- Associated Press - Thursday, September 21, 2017

ENGLEWOOD, Colo. (AP) - You can rattle off all sorts of reasons C.J. Anderson is back to being one of the NFL’s top running backs 11 months after a right knee injury cut short his 2016 season.

Marathon bike rides .

Improved O-line.

New power running scheme .

Better backfield competition .

Perhaps nothing explains his return to excellence as much as what he said at his locker this week.

“I’m back to playing undrafted.”

No more satisfaction for having won a Super Bowl.

No more exhaling after signing a big contract.

No more challenging the plays that are called.

Hitting the bike trails around Denver has helped his cardiovascular conditioning so much so that he didn’t even break a sweat on his 15-mile ride on his day off Tuesday.

You no longer see him tapping his helmet for a backup to come in and spell him for a bit.

“Just trying to push through, just trying day by day to stay in the shape that I want to be in,” Anderson said. “And I’ve always said being on the field more presents more opportunities and I want to continue to keep that going.”

In two games, Anderson has 199 yards and a touchdown on 45 carries and 43 yards and a score on four catches.

Not bad numbers for a guy who was in danger of losing his starting job to running back Devontae Booker when training camp began following the second-year pro’s progression in Mike McCoy’s new offense.

When Booker reported to camp, he mentioned during his physical that he still couldn’t lift weights like he wanted to after spraining his right wrist at the end of OTAs in June.

Alarmed, the Broncos sent him for X-rays, which revealed a hairline fracture that needed surgery and would keep him out for two months.

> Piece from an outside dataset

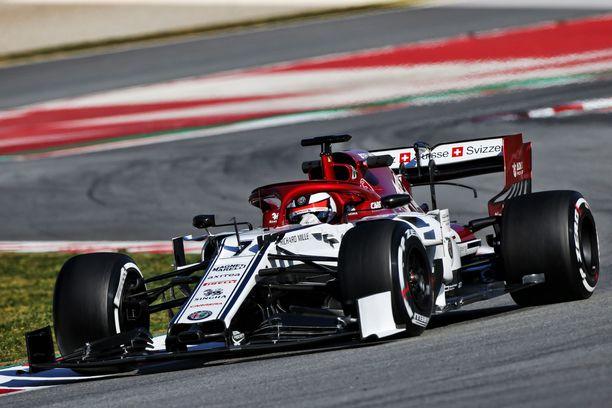 Kimi Räikkönen on tyytyväinen Alfa Romeon ajotuntumaan.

Booker appears ready to return to the lineup, but it’s clearly Anderson’s job now.

Pushed by free agent Jamaal Charles and rookie De’Angelo Henderson, Anderson had a terrific training camp and insists he’s not concerned about his heavy workload through two weeks.

“I’m good,” Anderson said. “Good sore is always good. I don’t count touches. I just play. And I try to keep my body and myself on a routine throughout the week so I can be just as fresh as I was last Sunday. The goal is to be fresh when I walk into Buffalo.”

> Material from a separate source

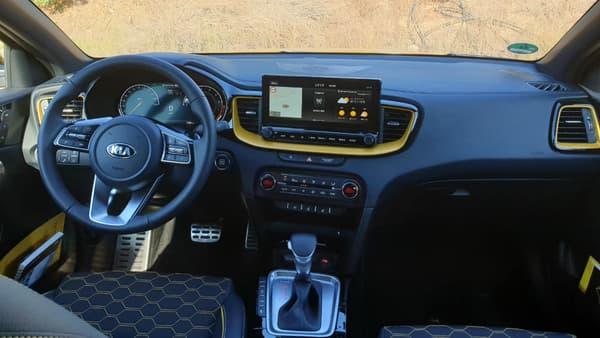 A l'intérieur du XCeed, Kia a fortement travaillé l'esthétique pour poursuivre sur sa lancée, das l'amélioration de la qualité perçue.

The Broncos (2-0) hit the road for the first time this season when they face the Bills (1-1) and their stout front seven that limited Panthers running back Jonathan Stewart to 40 yards on 15 carries last weekend.

Anderson has 49 touches so far and he scoffs at the notion he can’t maintain a heavy workload.

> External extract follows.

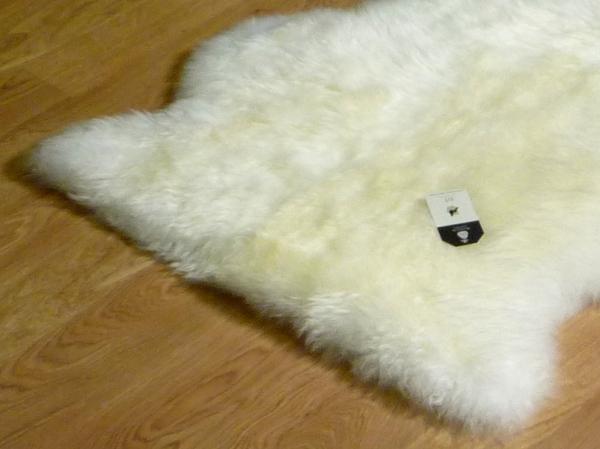 Sheepskin Ivory 9004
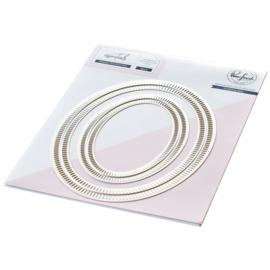 Essentials Die Set Blanket Stitched Oval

“I’m 26 years old,” he said. “So, I’m fine.”

Just last year, Anderson had 47 touches through two weeks. But after rushing for 107 yards and a touchdown against Houston on Oct. 24, he showed up at work the next day with a stiff right knee that would require surgery.

That ended his - and, really, Denver’s - season.

In the offseason, fans feared the chip on his shoulder was of the chocolate variety after seeing pictures of him a little heavier than usual.

His bike riding helped him take the pounds off and build up his cardiovascular conditioning.

“I do believe I’m in the best shape of my life,” Anderson said. “I thought I started hot last year, but I am doing some things recovery-wise, to keep my body fresh and to keep my mind fresh.”

He said he’s learned from veterans Demaryius Thomas, Emmanuel Sanders and Aqib Talib, adding, “my life has changed a little bit financially so now I can afford some of those other toys that have helped those veterans stay healthy for 16 weeks.”

He won’t say what those toys are, however.

“I like to keep my secrets my secrets.”

What is obvious is that Anderson is the perfect lead back for the Broncos’ new and improved offense.

“He’s a short and compact runner that can break tackles. He presents a small tackle surface. If you tackle him high, you go over the top. If you tackle him low, he bounces off,” coach Vance Joseph said. “He is the perfect body type in my opinion to be a first, second or third down force for us.”